JSON Lines file with detailed per-request data:

{
  "request_id": 75,
  "session_id": 8,
  "session_total_requests": 8,
  "scheduler_ready_at": 0.53709,
  "scheduler_dispatched_at": 0.53709,
  "client_picked_up_at": 0.53723,
  "client_completed_at": 0.60328,
  "result_processed_at": 0.60346,
  "num_delta_prompt_tokens": 6,
  "num_total_prompt_tokens": 6,
  "target_num_delta_prompt_tokens": 6,
  "num_output_tokens": 7,
  "num_requested_output_tokens": 7,
  "num_total_tokens": 13,
  "is_stream": true,
  "tpot": 0.00688,
  "ttfc": 0.0243,
  "end_to_end_latency": 0.06559,
  "normalized_end_to_end_latency": 0.00937,
  "output_throughput": 106.72167,
  "tbc": [0.00814, 0.0067, 0.00687, 0.00611, 0.00658, 0.00689]
}

Aggregate statistics:

summary_stats.json

High-level counts and rates:

{
  "Number of Requests": 560,
  "Number of Completed Requests": 555,
  "Number of Errored Requests": 0,
  "Error Rate": 0.0,
  "Observed Session Dispatch Rate": 11.43
}

throughput_metrics.json

Throughput measurements:

{
  "tpot_based_throughput": 76.99,
  "tbc_based_throughput": 11.32
}

Distribution files:

For each metric (ttfc, tbc, tpot, e2e, etc.):

<metric>.csv: Percentile values (p50, p90, p95, p99, min, max, mean)
<metric>.png: Distribution histogram

Prefill statistics¶

For understanding prefill latency scaling, the evaluator groups TTFC by prompt length:

prefill_stats.json:

{
  "metric": "ttfc",
  "group_by": "target_num_delta_prompt_tokens",
  "groups": {
    "128": {
      "count": 50,
      "mean": 0.034,
      "p99": 0.055
    },
    "256": {
      "count": 48,
      "mean": 0.041,
      "p99": 0.062
    }
  }
}

This helps analyze how prefill time scales with prompt length.

Accuracy evaluation¶

For model accuracy testing, use the lm-eval integration:

session_generator:
  type: lmeval
  tasks: ["hellaswag", "truthfulqa_gen"]
  num_fewshot: 0

evaluators:
  - type: performance
    target_channels: ["text"]
  - type: accuracy_lmeval
    bootstrap_iters: 200

This runs lm-eval-harness tasks through Veeksha’s load generation, allowing simultaneous accuracy and performance measurement.
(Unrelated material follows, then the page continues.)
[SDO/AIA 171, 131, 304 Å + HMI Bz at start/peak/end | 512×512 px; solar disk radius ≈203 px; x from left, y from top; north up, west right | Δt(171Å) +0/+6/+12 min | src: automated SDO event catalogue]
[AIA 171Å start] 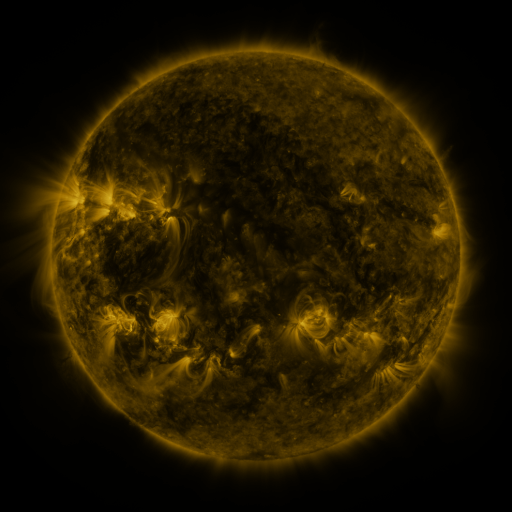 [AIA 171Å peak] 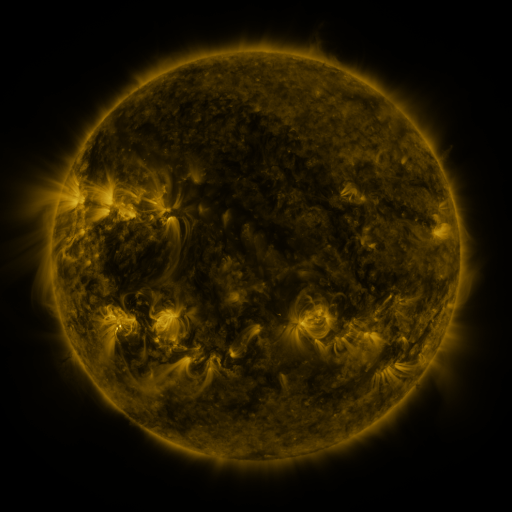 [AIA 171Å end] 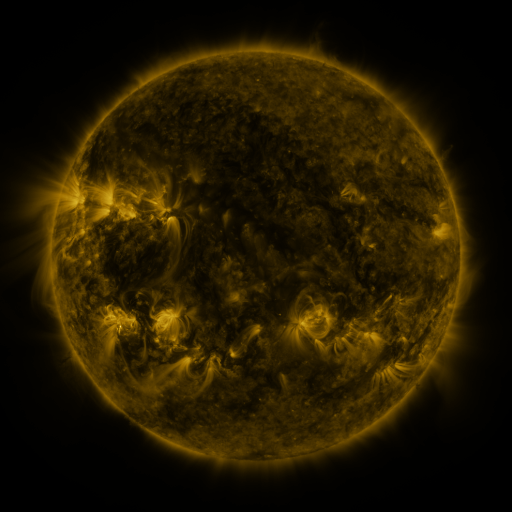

The accuracy evaluator outputs:

Standard lm-eval metrics (accuracy, perplexity)
Integration with standard lm-eval result formats

Streaming metrics¶

During a benchmark, enable real-time metric output:

evaluators:
  - type: performance
    stream_metrics: true
    stream_metrics_interval: 5.0

This logs current statistics every 5 seconds:

[10.2s] Completed: 156 | TTFC p99: 45ms | TBC p99: 18ms | Throughput: 234 tok/s

Useful for monitoring long-running benchmarks without waiting for completion.

Health checks¶

After the benchmark, Veeksha runs health checks to validate correctness:

Session Dispatch Rate Check: Verifies actual arrival rate matches configuration.
Prompt Length Check: Verifies generated prompt lengths match targets.
Output Length Check: Verifies output lengths match requested tokens (when server supports it).
Lifecycle Timing Delays Check: Reports timing overhead at each pipeline stage.
Intra-Session Request Arrival Check: Verifies request dependencies were respected.

Results are saved to health_check_results.txt:

Health checks help identify configuration issues or system problems that could invalidate benchmark results.